Kekua was either Te’o’s creation — a publicity hoax — or someone else’s prank. Either way, the story unraveled when started pulling threads.

“To realize that I was the victim of what was apparently someone’s sick joke and constant lies was, and is, painful and humiliating,” said Te’o in a statement issued Wednesday evening.

Immediately, people began to question this explanation. Te’o had claimed to have known Kekua for three years. How could he have been duped for so long? And how could he consider her his girlfriend, when they had never met?

One of the interesting aspects of the Internet is the way that the veil of anonymity has come to provide a false sense of authenticity. On the Web site, one of the most popular features is “I Am A” in which users describe their unique life experiences — “I am a firefighter,” “I am a guy who had a heart attack today,” “I am one of the 50 wounded in the Aurora theatre shooting” — and invite readers to ask anything they want. Sometimes proof of identity is demanded, but often the willingness to be present and be vulnerable is accepted as its own evidence. After all, in an anonymous forum, with nothing to gain, why would someone lie?

“I think he got duped.” Nev Schulman knows something about being duped online. Two years ago, he was the subject of “Catfish,” a documentary that chronicled his blossoming relationship with a young woman on Facebook who lived a thousand miles away — and who turned out to be a fraud. Now “Catfish” has become an MTV show; he and co-host Max Joseph travel around the country helping lovelorn individuals figure out why their online paramours don’t want to meet in real life. The person behind the keyboard is never the one in the picture. The show is a lost-love story for our modern times.

Schulman and Joseph are tangentially involved in the Te’o case — Schulman received an e-mail last month, only recently discovered buried in his inbox, from someone claiming to be involved. She said her image was being represented as someone else’s.

Joseph speculates that it would be especially appealing for someone like Te’o — a promising young man navigating a world of fame and hangers-on — to find solace in an online-only relationship. The relationship could have been compartmentalized from the rest of his life. “You’re talking to someone in privacy,” he said. “They become this kind of isolated person for you to trust — it becomes easy to talk to them, and they’re always there.”

There is a widespread sense, perhaps untrue, that people can be most “real” when they are most hidden — that all of us are Cyranos who can only speak our true minds when our faces and names are invisible. It’s a lovely notion. But it makes us oblivious to flaming red flags: A gorgeous female Stanford graduate who says she loves you should want to meet you. And a linebacker whose fame skyrocketed because of his tragic personal history? Someone should check and see whether that history is true.

At its root, this was a story about the deep need to believe. What complicates that is that it’s not clear whether Manti Te’o wanted to believe in a beautiful, fake girlfriend or whether we wanted to believe in him.

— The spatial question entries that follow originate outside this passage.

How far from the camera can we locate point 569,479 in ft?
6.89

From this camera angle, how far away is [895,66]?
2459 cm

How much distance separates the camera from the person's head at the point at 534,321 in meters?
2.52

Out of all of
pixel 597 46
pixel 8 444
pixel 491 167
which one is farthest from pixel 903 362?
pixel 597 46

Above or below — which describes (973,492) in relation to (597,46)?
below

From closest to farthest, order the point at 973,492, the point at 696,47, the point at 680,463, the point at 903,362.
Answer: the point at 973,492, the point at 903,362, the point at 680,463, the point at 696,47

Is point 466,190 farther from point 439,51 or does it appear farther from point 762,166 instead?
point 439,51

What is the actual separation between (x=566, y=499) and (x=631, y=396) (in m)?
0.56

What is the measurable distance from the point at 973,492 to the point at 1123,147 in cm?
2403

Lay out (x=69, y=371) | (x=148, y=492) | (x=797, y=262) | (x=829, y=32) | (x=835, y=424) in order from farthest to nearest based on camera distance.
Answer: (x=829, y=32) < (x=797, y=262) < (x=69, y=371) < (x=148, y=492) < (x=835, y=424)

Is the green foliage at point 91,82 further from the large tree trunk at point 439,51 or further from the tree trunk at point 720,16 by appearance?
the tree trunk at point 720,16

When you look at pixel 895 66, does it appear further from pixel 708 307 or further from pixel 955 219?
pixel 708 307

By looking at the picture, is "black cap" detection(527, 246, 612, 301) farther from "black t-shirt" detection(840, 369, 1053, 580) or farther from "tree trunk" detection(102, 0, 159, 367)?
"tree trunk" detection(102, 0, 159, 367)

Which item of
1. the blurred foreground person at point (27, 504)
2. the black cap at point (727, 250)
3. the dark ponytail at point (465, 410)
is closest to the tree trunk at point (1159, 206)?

The impulse obviously isn’t unique to the Internet — the rundown of never-was frauds sweeps back decades, including “Tony Godby Johnson,” whose middle-aged creator hoodwinked legions into believing she was an AIDS-stricken little boy. But the Internet has made it infinitely easier. Witness the 2011 story of Amina Arraf, a gay female Syrian blogger who was actually a straight American man.

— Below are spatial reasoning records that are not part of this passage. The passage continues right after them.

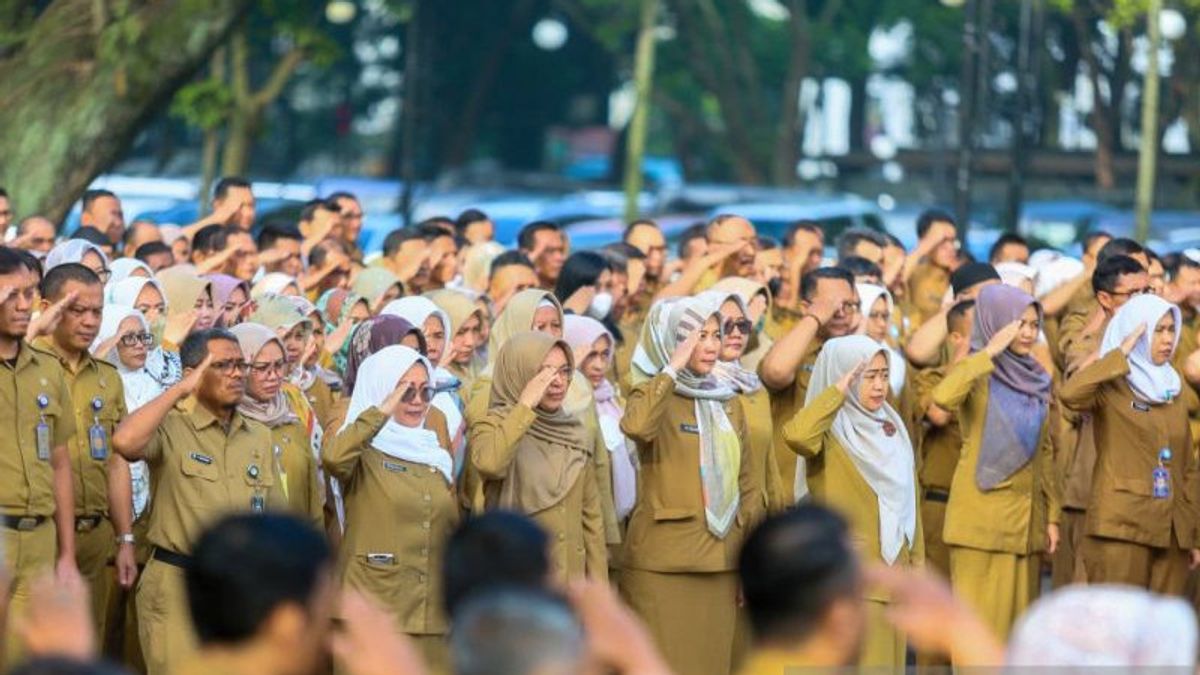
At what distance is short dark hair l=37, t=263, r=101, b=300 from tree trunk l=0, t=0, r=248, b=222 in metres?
6.34

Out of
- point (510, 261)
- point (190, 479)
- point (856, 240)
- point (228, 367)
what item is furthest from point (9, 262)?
point (856, 240)

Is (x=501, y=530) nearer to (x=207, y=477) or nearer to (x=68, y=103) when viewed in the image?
(x=207, y=477)

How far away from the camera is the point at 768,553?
5.68 m

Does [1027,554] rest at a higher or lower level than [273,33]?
lower

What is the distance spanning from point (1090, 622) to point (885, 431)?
6382mm

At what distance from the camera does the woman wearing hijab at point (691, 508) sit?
37.1 ft

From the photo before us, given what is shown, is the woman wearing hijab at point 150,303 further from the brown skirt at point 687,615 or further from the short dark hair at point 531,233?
the short dark hair at point 531,233

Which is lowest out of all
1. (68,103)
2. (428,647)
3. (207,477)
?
(428,647)

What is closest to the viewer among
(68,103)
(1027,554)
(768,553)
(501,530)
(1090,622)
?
(1090,622)

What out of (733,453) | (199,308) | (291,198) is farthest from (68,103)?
(291,198)

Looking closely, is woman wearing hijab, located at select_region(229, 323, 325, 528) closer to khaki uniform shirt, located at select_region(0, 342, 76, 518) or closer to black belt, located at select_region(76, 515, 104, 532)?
khaki uniform shirt, located at select_region(0, 342, 76, 518)

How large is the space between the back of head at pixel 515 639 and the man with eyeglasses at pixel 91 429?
565 centimetres

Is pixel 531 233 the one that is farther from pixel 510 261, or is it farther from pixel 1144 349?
pixel 1144 349

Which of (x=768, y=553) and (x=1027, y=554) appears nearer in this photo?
(x=768, y=553)
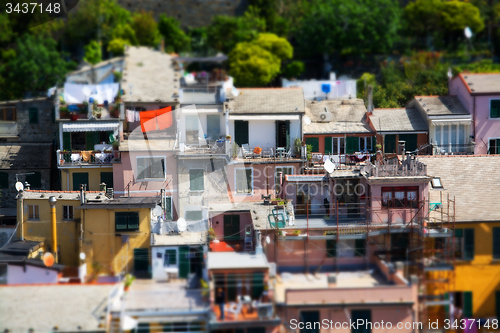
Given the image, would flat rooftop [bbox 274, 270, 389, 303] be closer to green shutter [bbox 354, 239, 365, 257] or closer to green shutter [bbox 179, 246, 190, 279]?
green shutter [bbox 354, 239, 365, 257]

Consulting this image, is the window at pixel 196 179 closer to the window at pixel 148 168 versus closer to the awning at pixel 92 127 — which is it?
the window at pixel 148 168

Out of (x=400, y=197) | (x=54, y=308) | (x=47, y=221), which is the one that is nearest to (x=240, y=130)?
(x=400, y=197)

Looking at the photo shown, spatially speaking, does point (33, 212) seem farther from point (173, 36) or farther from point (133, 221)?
point (173, 36)

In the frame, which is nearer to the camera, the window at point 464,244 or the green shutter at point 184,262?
the green shutter at point 184,262

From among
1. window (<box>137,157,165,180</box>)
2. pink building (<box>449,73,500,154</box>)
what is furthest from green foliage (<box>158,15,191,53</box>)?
pink building (<box>449,73,500,154</box>)

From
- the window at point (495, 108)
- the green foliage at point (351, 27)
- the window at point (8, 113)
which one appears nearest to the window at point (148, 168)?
the window at point (8, 113)

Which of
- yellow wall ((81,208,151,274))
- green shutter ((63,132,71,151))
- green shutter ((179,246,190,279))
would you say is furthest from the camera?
green shutter ((63,132,71,151))
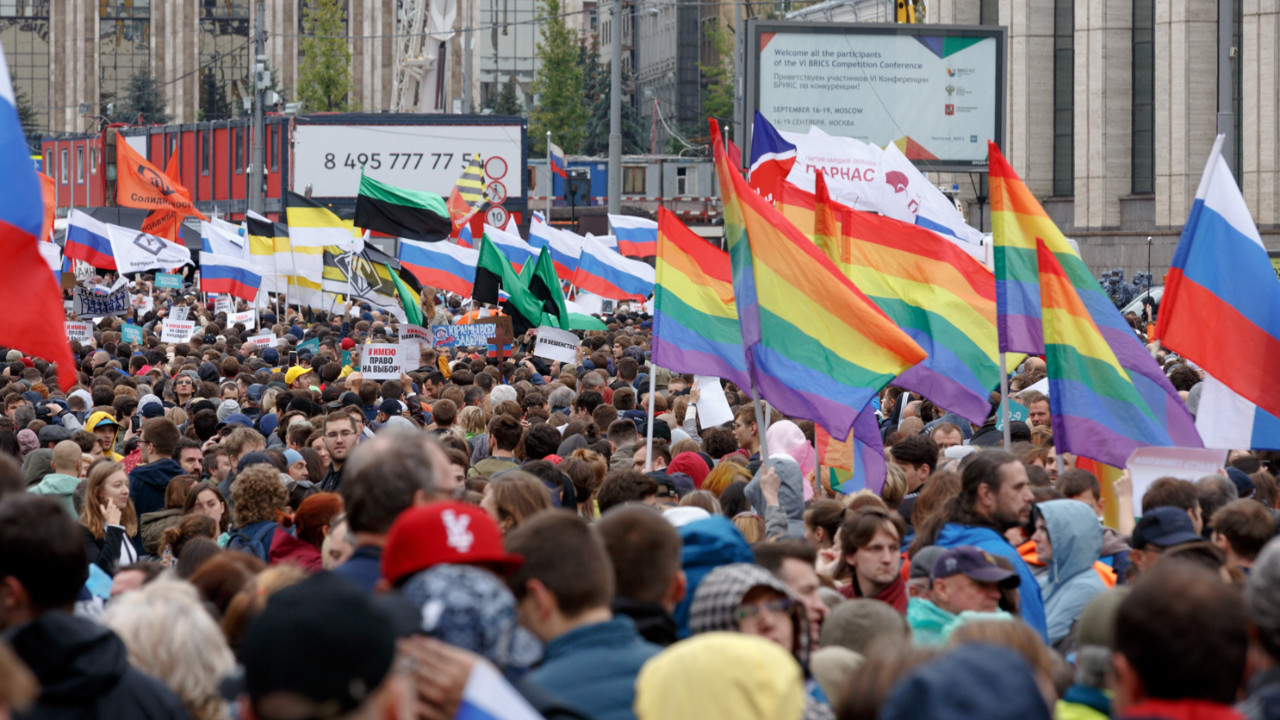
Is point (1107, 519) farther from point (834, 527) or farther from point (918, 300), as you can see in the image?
point (918, 300)

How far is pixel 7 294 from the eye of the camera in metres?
6.14

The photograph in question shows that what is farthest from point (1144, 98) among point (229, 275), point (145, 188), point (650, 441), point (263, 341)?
point (650, 441)

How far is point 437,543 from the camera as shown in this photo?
3551 millimetres

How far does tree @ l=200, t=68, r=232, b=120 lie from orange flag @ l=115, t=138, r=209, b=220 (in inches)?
3235

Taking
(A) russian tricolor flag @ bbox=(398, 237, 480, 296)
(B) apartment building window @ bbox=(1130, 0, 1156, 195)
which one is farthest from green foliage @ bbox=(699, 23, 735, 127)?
(A) russian tricolor flag @ bbox=(398, 237, 480, 296)

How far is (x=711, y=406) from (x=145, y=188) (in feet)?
59.2

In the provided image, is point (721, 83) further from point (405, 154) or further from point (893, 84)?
point (893, 84)

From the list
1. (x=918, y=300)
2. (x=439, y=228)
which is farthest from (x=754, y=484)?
(x=439, y=228)

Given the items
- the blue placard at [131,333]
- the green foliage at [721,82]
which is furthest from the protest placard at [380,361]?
the green foliage at [721,82]

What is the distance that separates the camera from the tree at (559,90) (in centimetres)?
7481

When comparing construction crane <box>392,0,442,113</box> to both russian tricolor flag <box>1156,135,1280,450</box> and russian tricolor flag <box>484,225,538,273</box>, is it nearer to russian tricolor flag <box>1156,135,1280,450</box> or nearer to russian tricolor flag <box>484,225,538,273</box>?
russian tricolor flag <box>484,225,538,273</box>

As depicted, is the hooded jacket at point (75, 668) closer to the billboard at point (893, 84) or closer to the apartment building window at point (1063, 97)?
the billboard at point (893, 84)

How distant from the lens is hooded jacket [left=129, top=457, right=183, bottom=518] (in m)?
9.21

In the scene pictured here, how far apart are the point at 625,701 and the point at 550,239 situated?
19583 mm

This time, if the hoax was on Te’o, then the compartmentalized relationship has suddenly exploded, taking over the rest of his life and defining him as the man with the fake, dead girlfriend.

If the hoax was on us, then the gears of the Internet will continue to whir, ferreting out details of the betrayal and proving that, even if nobody knows you’re a dog online, someone is going to eventually find out.